Il y a soixante ans était créé un système national d'aide aux salariés privés d'emploi : l'assurance chômage. Retour sur quelques moments fondateurs de cette mesure qui fera l'actualité début 2019, au travers de sa réforme très attendue.

31 décembre 1958. Sous l'impulsion du général Charles de Gaulle naît l'assurance chômage pour les salariés de l'industrie et du commerce. «Il va être fondé, institué par coopération entre le patronat et les syndicats un fonds national destiné au maintien de l'emploi et assurant aux travailleurs qui tomberaient en chômage un supplément portant l'allocation aux environs du salaire minimum», avait déclaré le Général lors d'une allocution télévisée. Les Assedic et l'Unedic sont alors créés. À cette date, la France ne compte que 25.000 chômeurs.

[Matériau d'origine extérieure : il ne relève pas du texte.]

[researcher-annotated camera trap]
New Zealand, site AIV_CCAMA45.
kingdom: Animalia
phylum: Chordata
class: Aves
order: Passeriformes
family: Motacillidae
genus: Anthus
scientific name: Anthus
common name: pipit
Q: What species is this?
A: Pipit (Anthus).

Comme l'explique, Jacques Freyssinet, professeur d'économie à Paris I et spécialiste du marché du travail, à l'AFP, l'assurance chômage a été créée pour «anticiper les risques de chômage». Pour cause explique-t-il, «à la fin des années 50, les restructurations industrielles commencent à s'accélérer, il y a une ouverture des frontières, les premiers abaissements de droits de douane».

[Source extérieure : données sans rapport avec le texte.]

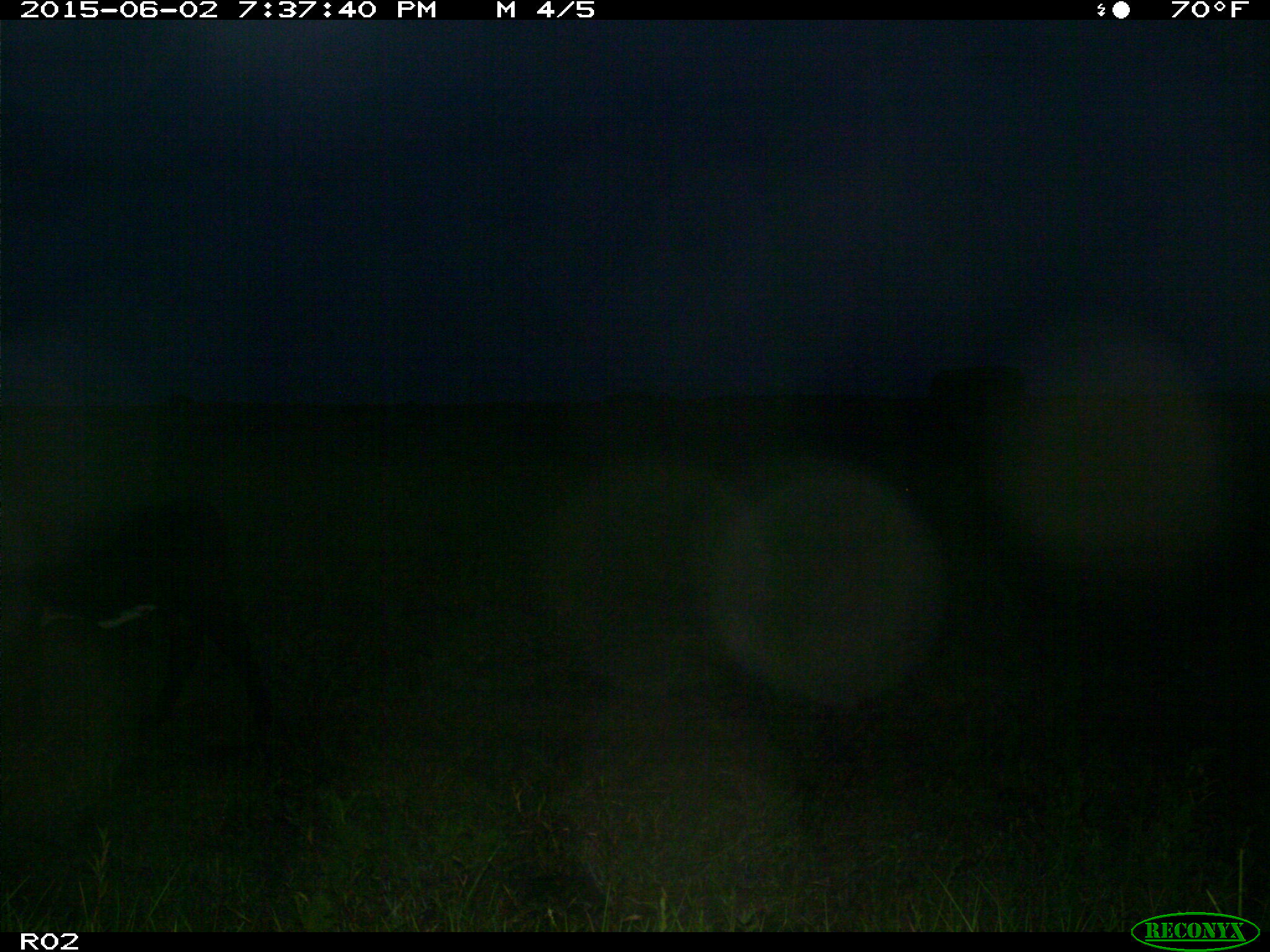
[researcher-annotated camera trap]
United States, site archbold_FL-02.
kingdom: Animalia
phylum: Chordata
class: Mammalia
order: Artiodactyla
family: Bovidae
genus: Bos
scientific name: Bos taurus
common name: domestic cow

«La crise éclate en 1974, le chômage explose et le régime se trouve en déficit. C'est un choc dans un pays qui n'avait plus connu le chômage depuis les années 30»

Jacques Freyssinet


«La première convention d'assurance chômage n'a été signée que par le CNPF (patronat) et ne couvrait que les branches couvertes elles-mêmes par le CNPF. L'agriculture y échappe, par exemple», reprend Jacques Freyssinet. En effet, il faudra attendre 1977 pour voir l'assurance chômage s'étendre au secteur agricole.

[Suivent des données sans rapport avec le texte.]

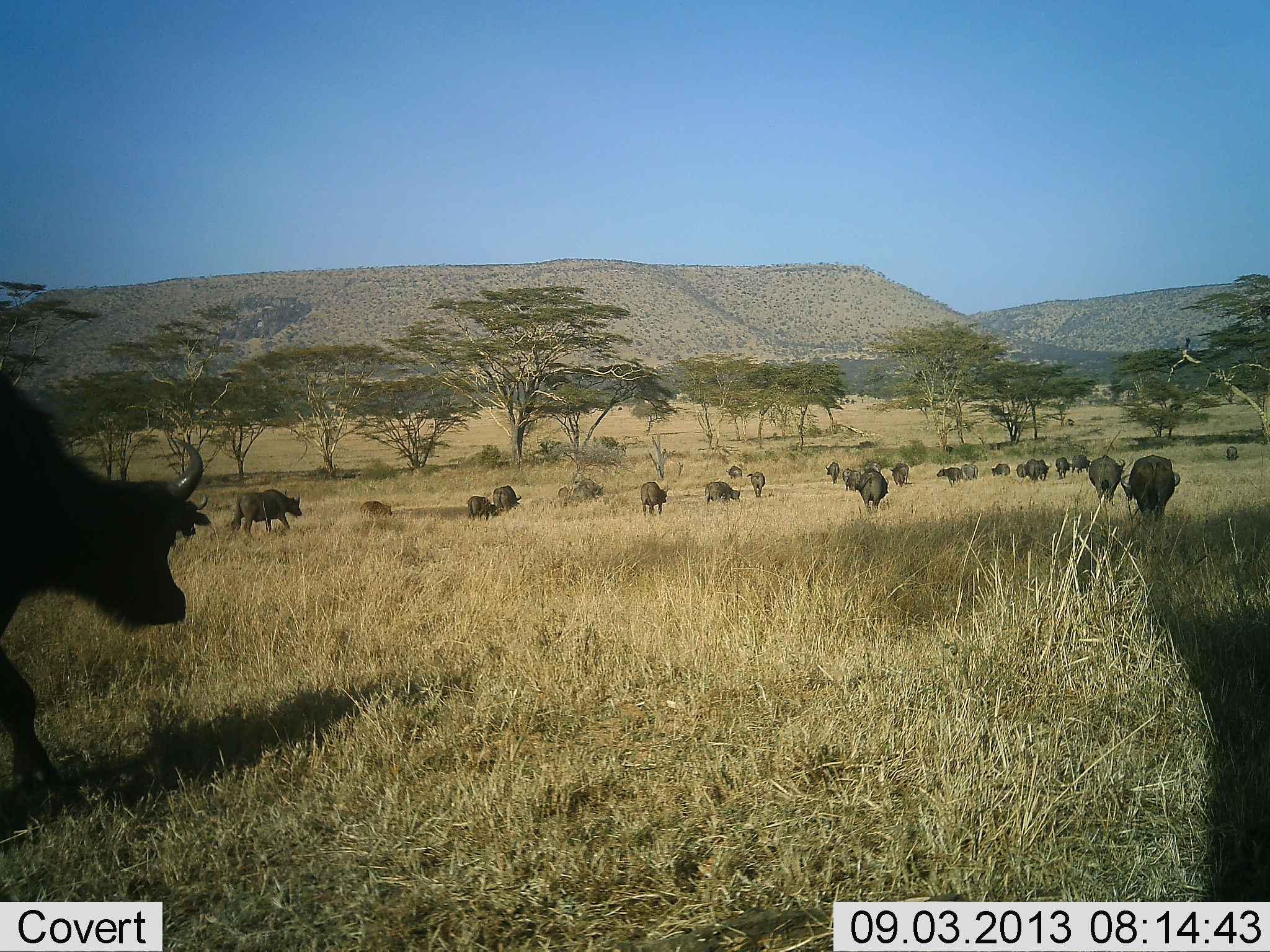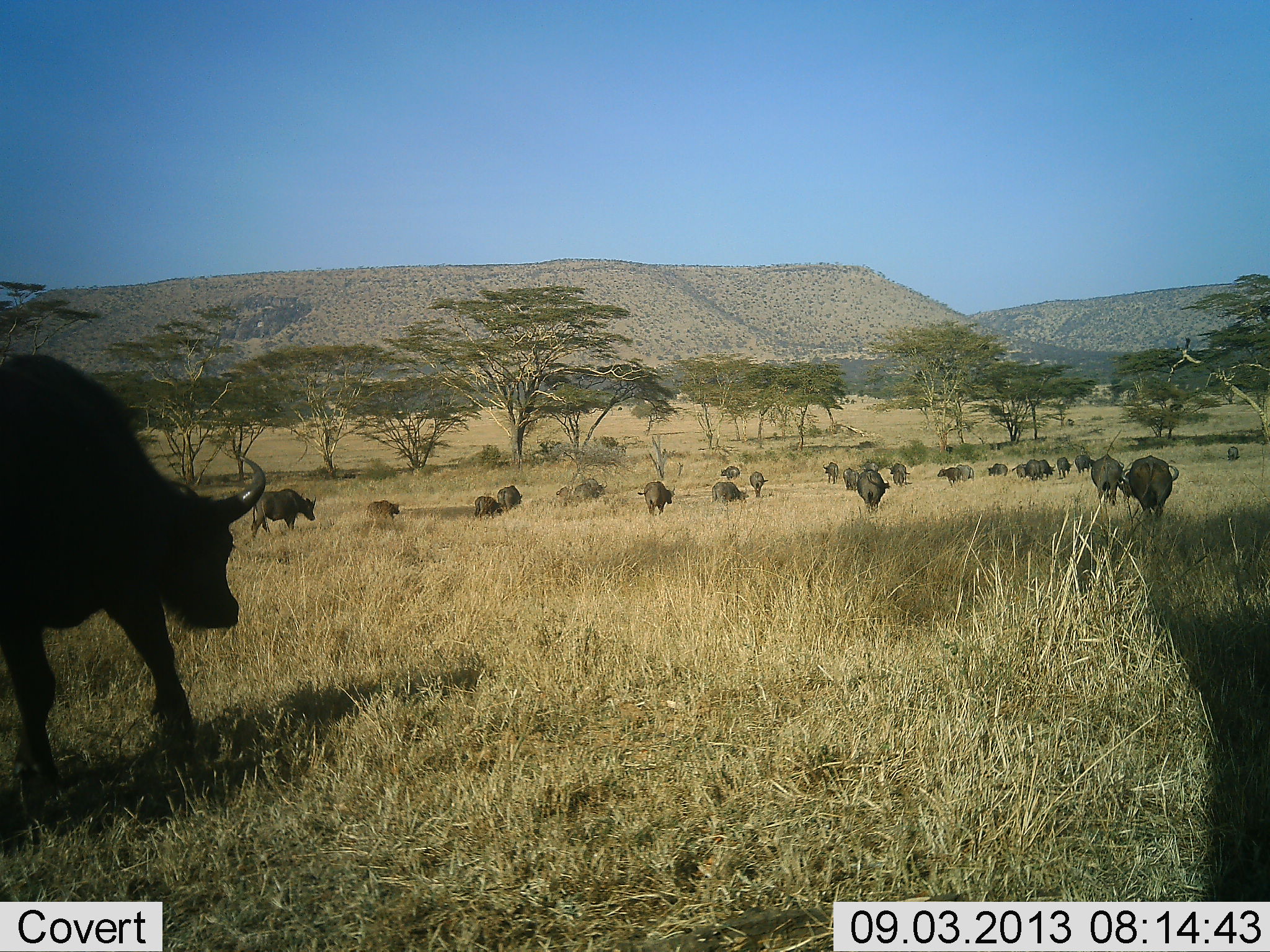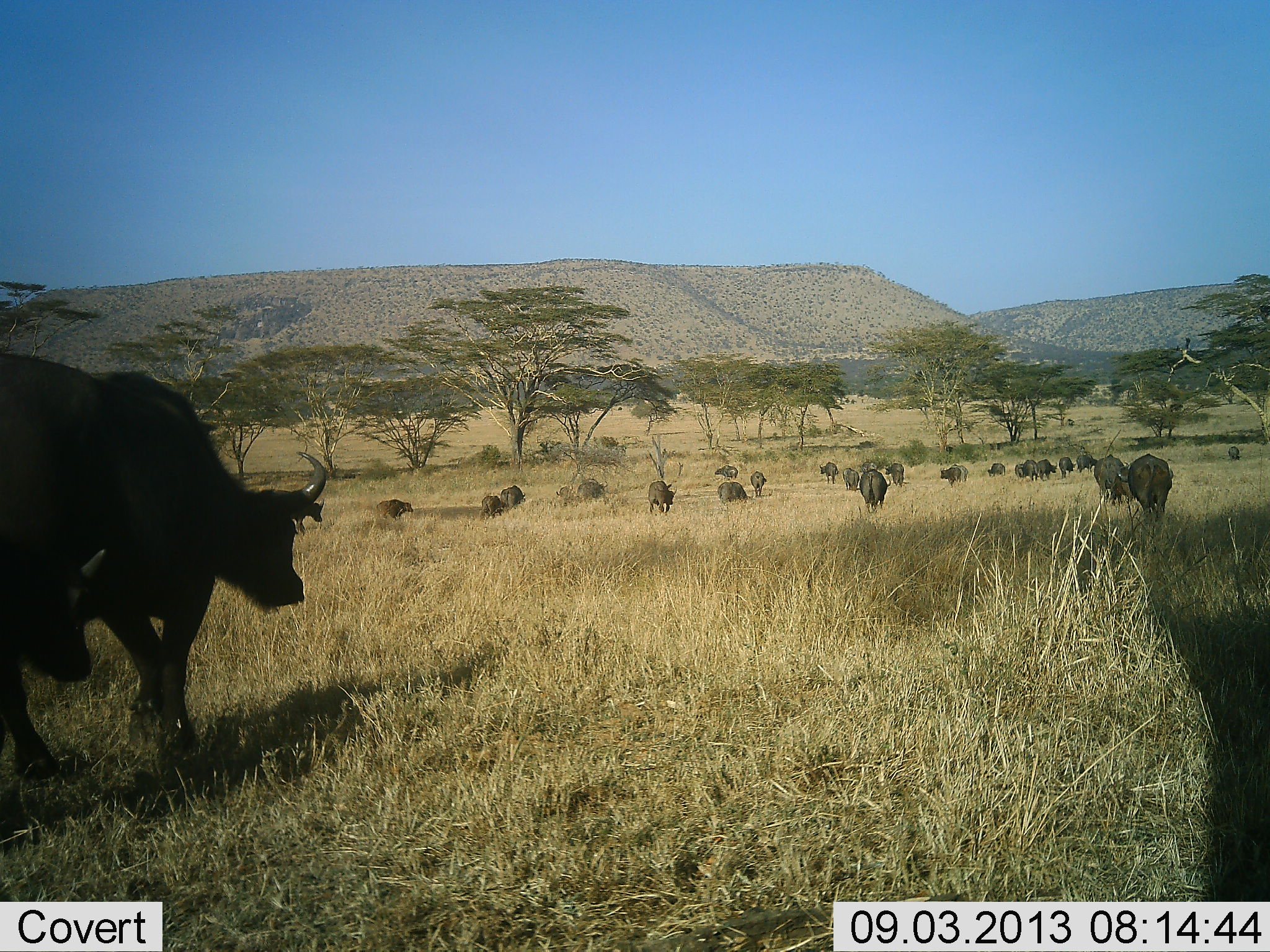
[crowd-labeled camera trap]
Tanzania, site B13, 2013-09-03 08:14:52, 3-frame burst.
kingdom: Animalia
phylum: Chordata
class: Mammalia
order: Artiodactyla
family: Bovidae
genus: Syncerus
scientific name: Syncerus caffer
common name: cape buffalo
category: buffalo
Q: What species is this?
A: Buffalo (cape buffalo) (Syncerus caffer).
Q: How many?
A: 11-50.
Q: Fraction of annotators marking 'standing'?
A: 4%.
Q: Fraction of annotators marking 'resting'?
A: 4%.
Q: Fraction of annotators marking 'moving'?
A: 92%.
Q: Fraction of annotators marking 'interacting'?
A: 8%.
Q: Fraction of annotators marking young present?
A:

En 1974, la crise du système éclate. «Le chômage explose et le régime se trouve en déficit. C'est un choc dans un pays qui n'avait plus connu le chômage depuis les années 30», déclare le professeur d'économie. Puis le chômage s'enfonce, reprend-il, et le déficit se creuse.

Une réforme aujourd'hui en pleine négociation

Depuis l'automne, les négociateurs des huit organisations syndicales et patronales se consultent dans le but d'aboutir à un accord sur une réforme de cette assurance chômage. Et le temps presse. Ils n'ont désormais plus que deux mois pour tenter de dégager un compromis et répondre aux points précis de la lettre de cadrage du ministère du Travail. Car les volontés de l'exécutif sont claires: favoriser l'accès et le retour vers «un emploi de qualité» et économiser entre 3 et 3,9 milliards d'euros sur trois ans pour réduire la dette de l'Unedic, qui pèse près de 35 milliards d'euros aujourd'hui. Une course contre la montre donc, pour ce système vieux de 60 ans, qui devrait beaucoup faire parler de lui début 2019.